Another man, wearing all black, steps from the shadows at the right side of the black throne. His head is down, arms tucked behind his back. I can’t see his face, but he will have hazel eyes more green than brown.

I listen in mounting horror as the man reels off details about me he could only know if he had been watching me. My class schedule, where my dorm room is, and about how only I could be the feral.

The creep driving the black Corvette wasn’t a creep; he was stalking me.

The Viking snaps the folder shut, passes it off to the man who handed it to him, and yawns as he sits back in his seat. "Put it in the cage."

It doesn't hit me what it is until someone grabs my shoulder and yanks me upright.

I struggle.

An unfamiliar scent moves closer. Warm amber and clean lemon.

A mouth brushes my ear. "The Wolf King does not care what happens to you. Easy or hard is the only thing that matters to me. How will you make me do my job?"

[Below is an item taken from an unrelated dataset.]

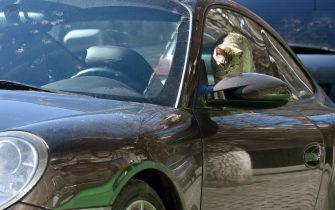 A young stray female cat examines the rearview mirror of a parked  car in the center of Kiev on a warm spring day on March 28, 2019. (Photo by Sergei SUPINSKY / AFP)        (Photo credit should read SERGEI SUPINSKY/AFP via Getty Images)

The metal chain chinks against the hardwood floor, and I can easily envision it being the thing they use to hang me from the chandelier above my head.

I’m not stupid.

I’m graduating top of my class, summa cum laude, the class valedictorian elected to give a speech I might not survive long enough to give. I know how to pick my battles. “Easy.”

“Then you might surprise him by living through this.” He breathes the words into my ear.

I swivel my head, surprised.

Pain shatters my skull, turning everything black.

Just before I slam into the ground, it hits me that maybe I’m not as smart as I think I am.